769. Max Chunks To Make Sorted

You are given an integer array arr of length n that represents a permutation of the integers in the range [0, n - 1].

We split arr into some number of chunks (i.e., partitions), and individually sort each chunk. After concatenating them, the result should equal the sorted array.

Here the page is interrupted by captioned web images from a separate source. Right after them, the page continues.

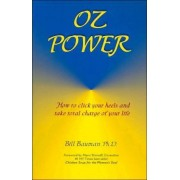 Oz Power: How to Click Your Heels and Take Total Charge of Your Life by Bill Bauman
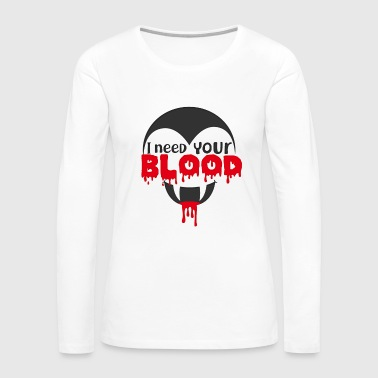Voodoo I Need Your Blood T Shirt Scary Halloween Dracula - Women's Premium Long Sleeve T-Shirt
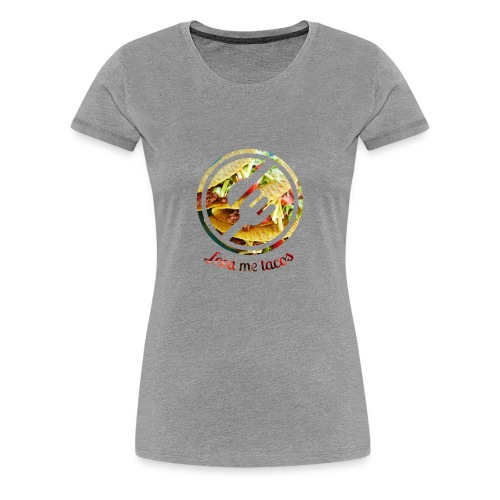 tacolife - Women's Premium T-Shirt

Return the largest number of chunks we can make to sort the array.

Example 1:

Input: arr = [4,3,2,1,0]
Output: 1
Explanation:
Splitting into two or more chunks will not return the required result.
For example, splitting into [4, 3], [2, 1, 0] will result in [3, 4, 0, 1, 2], which isn't sorted.

Example 2:

Input: arr = [1,0,2,3,4]
Output: 4
Explanation:
We can split into two chunks, such as [1, 0], [2, 3, 4].
However, splitting into [1, 0], [2], [3], [4] is the highest number of chunks possible.

Constraints:

• n == arr.length
• 1 <= n <= 10
• 0 <= arr[i] < n
• All the elements of arr are unique.

Approach 01:

#include <vector>
#include <climits>
#include <algorithm>
using namespace std;

class Solution {
public:
    int maxChunksToSorted(vector<int>& arr) {
        int chunksCount = 0;
        int maxElement = INT_MIN;

        for (int currentIndex = 0; currentIndex < arr.size(); ++currentIndex) {
            maxElement = max(maxElement, arr[currentIndex]);
            if (maxElement == currentIndex) {
                ++chunksCount;
            }
        }

        return chunksCount;
    }
};

class Solution:
    def maxChunksToSorted(self, arr):
        chunksCount = 0
        maxElement = float('-inf')

        for currentIndex in range(len(arr)):
            maxElement = max(maxElement, arr[currentIndex])
            if maxElement == currentIndex:
                chunksCount += 1

        return chunksCount

• Iterating Through the Array:
  • The array arr is iterated once, and for each element, the maximum value up to the current index is calculated using the max function.
  • This operation takes \(O(n)\) time, where \(n\) is the size of the input array.
• Overall Time Complexity:

  The total time complexity is \(O(n)\), as the array is traversed once, and each operation within the loop is \(O(1)\).

Space Complexity

• Input Storage:
  • The input array arr requires \(O(n)\) space.
• Auxiliary Variables:
  • Two integer variables, chunksCount and maxElement, are used, which require \(O(1)\) space.
• Overall Space Complexity:

  The total space complexity is \(O(1)\), as the extra space used does not depend on the size of the input array.